ASSIGNED TASK: Filter the records below, keeping only lines with the string "genus".

--- DATA TO EXAMINE Enclosed Below ---

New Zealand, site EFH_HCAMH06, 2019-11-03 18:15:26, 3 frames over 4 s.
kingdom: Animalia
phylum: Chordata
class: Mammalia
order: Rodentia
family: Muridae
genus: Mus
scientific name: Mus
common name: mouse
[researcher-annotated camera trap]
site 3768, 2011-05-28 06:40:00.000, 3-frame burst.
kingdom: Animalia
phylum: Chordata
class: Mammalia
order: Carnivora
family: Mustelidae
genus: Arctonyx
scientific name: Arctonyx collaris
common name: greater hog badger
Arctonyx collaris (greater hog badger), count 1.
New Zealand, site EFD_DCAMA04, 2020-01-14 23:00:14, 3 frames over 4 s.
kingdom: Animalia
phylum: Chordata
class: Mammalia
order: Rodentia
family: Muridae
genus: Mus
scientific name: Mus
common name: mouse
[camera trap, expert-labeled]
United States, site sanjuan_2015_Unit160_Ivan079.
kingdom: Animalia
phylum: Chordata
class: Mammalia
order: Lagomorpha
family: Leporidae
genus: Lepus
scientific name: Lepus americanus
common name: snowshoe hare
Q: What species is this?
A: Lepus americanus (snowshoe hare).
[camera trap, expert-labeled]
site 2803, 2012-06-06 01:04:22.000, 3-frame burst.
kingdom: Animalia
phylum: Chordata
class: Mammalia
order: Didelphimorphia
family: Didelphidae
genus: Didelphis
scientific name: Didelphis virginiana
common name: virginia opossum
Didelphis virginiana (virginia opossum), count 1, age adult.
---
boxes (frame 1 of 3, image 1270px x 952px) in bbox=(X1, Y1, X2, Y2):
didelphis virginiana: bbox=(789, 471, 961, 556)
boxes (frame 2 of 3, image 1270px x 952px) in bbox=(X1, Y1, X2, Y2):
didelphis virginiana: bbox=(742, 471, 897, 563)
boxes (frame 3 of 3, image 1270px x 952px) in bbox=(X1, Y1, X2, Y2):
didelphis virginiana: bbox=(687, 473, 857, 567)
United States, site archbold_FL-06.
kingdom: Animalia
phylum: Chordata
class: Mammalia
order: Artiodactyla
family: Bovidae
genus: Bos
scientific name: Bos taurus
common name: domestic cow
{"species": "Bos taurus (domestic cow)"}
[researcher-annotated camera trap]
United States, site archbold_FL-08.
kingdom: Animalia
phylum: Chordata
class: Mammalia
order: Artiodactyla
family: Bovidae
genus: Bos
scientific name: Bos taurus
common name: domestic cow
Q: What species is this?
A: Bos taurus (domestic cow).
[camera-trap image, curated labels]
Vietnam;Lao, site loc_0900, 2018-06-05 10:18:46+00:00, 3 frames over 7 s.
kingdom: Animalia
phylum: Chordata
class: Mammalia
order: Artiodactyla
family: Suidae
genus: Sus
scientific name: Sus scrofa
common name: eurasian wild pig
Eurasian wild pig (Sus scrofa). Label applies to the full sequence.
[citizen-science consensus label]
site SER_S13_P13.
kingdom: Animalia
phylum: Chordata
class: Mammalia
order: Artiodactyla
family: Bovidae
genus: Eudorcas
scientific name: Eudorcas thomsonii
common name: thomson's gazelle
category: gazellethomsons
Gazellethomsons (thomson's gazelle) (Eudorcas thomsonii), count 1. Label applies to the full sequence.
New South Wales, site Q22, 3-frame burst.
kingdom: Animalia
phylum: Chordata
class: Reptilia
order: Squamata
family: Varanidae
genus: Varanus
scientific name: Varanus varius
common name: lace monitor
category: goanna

--- End of Enclosed DATA TO EXAMINE ---

WRITTEN ANSWER:
genus: Mus
genus: Arctonyx
genus: Mus
genus: Lepus
genus: Didelphis
genus: Bos
genus: Bos
genus: Sus
genus: Eudorcas
genus: Varanus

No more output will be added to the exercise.